The roundtable took place in this context, just as India is putting together its grand strategy to combat NCDs. It revealed a slew of ideas:

  • There were warnings as to the road India must not travel – the telling statistics from the United States, where one to three per cent of spending on NCDs goes into prevention and 97 per cent into medical research for new drugs and curative or NCD management technologies.
  • There were also innovations from the US that India would do well to adopt, such as getting fresh fruit and vegetables into lunch boxes in low-income schools, and integrating these institutions with farmers’ markets.
  • There was recognition that NCDs encapsulated a cross-cutting challenge and would need the help of urban planners and transport authorities, those who must incentivise walking and everyday physical exercise by building pavements – which India’s major cities famously lack – and creating bicycle tracks.
  • There was a suggestion that India’s pockets of scientific excellence be brought into the solution domain and see NCDs, rather than just infectious diseases, as their priority.
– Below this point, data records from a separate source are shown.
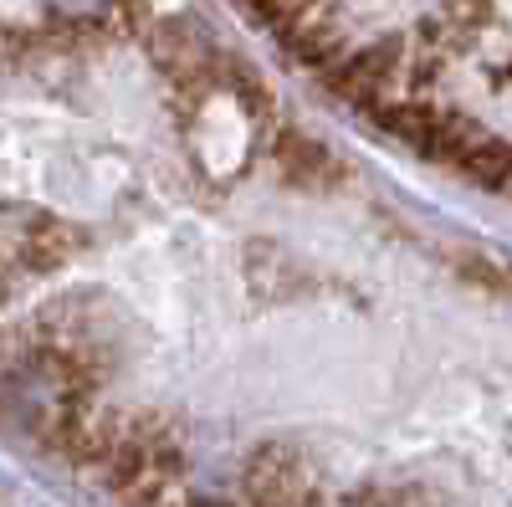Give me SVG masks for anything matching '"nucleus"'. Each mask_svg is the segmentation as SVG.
Instances as JSON below:
<instances>
[{
  "instance_id": "1",
  "label": "nucleus",
  "mask_w": 512,
  "mask_h": 507,
  "mask_svg": "<svg viewBox=\"0 0 512 507\" xmlns=\"http://www.w3.org/2000/svg\"><path fill=\"white\" fill-rule=\"evenodd\" d=\"M241 487H246V507H282V502L313 507L308 461L297 456V446H287V441L256 446L251 461H246V472H241Z\"/></svg>"
},
{
  "instance_id": "2",
  "label": "nucleus",
  "mask_w": 512,
  "mask_h": 507,
  "mask_svg": "<svg viewBox=\"0 0 512 507\" xmlns=\"http://www.w3.org/2000/svg\"><path fill=\"white\" fill-rule=\"evenodd\" d=\"M272 159H277V169H282V180H292V185L318 190V185H333V180H338V159H333L318 139H308L303 129H277Z\"/></svg>"
},
{
  "instance_id": "3",
  "label": "nucleus",
  "mask_w": 512,
  "mask_h": 507,
  "mask_svg": "<svg viewBox=\"0 0 512 507\" xmlns=\"http://www.w3.org/2000/svg\"><path fill=\"white\" fill-rule=\"evenodd\" d=\"M88 241L77 226H67V221H52V216H36L31 221V231L21 236V267L26 272H57V267H67L72 257H77V246Z\"/></svg>"
},
{
  "instance_id": "4",
  "label": "nucleus",
  "mask_w": 512,
  "mask_h": 507,
  "mask_svg": "<svg viewBox=\"0 0 512 507\" xmlns=\"http://www.w3.org/2000/svg\"><path fill=\"white\" fill-rule=\"evenodd\" d=\"M190 507H236V502H221V497H195Z\"/></svg>"
}]
</instances>
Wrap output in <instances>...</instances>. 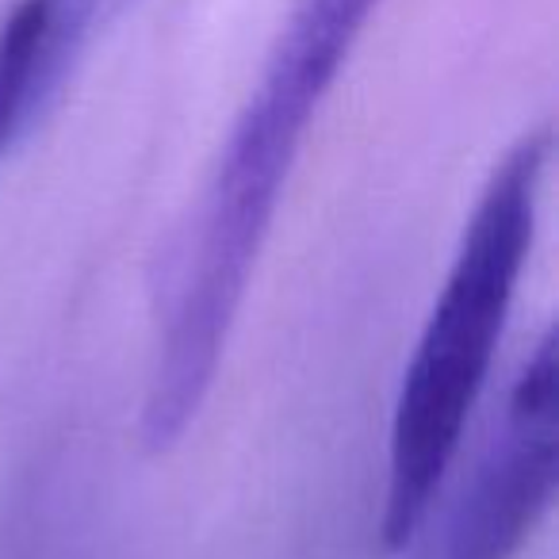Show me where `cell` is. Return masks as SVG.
<instances>
[{"label": "cell", "mask_w": 559, "mask_h": 559, "mask_svg": "<svg viewBox=\"0 0 559 559\" xmlns=\"http://www.w3.org/2000/svg\"><path fill=\"white\" fill-rule=\"evenodd\" d=\"M548 157L551 134L540 127L521 134L495 165L406 365L391 418L388 495L380 518V540L388 551H406L429 506H437V490L460 452L467 418L487 388L518 280L533 249Z\"/></svg>", "instance_id": "1"}, {"label": "cell", "mask_w": 559, "mask_h": 559, "mask_svg": "<svg viewBox=\"0 0 559 559\" xmlns=\"http://www.w3.org/2000/svg\"><path fill=\"white\" fill-rule=\"evenodd\" d=\"M380 0H292L249 96L311 123Z\"/></svg>", "instance_id": "3"}, {"label": "cell", "mask_w": 559, "mask_h": 559, "mask_svg": "<svg viewBox=\"0 0 559 559\" xmlns=\"http://www.w3.org/2000/svg\"><path fill=\"white\" fill-rule=\"evenodd\" d=\"M556 483L559 360L548 330L513 380L460 487L411 536L414 559H513L551 510Z\"/></svg>", "instance_id": "2"}, {"label": "cell", "mask_w": 559, "mask_h": 559, "mask_svg": "<svg viewBox=\"0 0 559 559\" xmlns=\"http://www.w3.org/2000/svg\"><path fill=\"white\" fill-rule=\"evenodd\" d=\"M104 0H43L50 20V32H55V43L62 47V55L78 58L81 43L88 39V27H93L96 12H100Z\"/></svg>", "instance_id": "4"}]
</instances>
For instance, the development of insulin that does not require refrigeration is a tantalising prospect. India and other developing countries have vast urban areas and even whole villages where electricity is erratic if not absent but where diabetes has already arrived.

None of this will happen in a hurry, but at least the thoughts have begun to flow. The Indian battle against NCDs will set the trend for low-cost interventions in a series of emerging and developing economies. That is why it should be worth watching.

Ashok Malik is a journalist writing primarily on public policy. Ashok is based in Delhi India and his columns and articles have appeared in several newspapers over the last 20 years.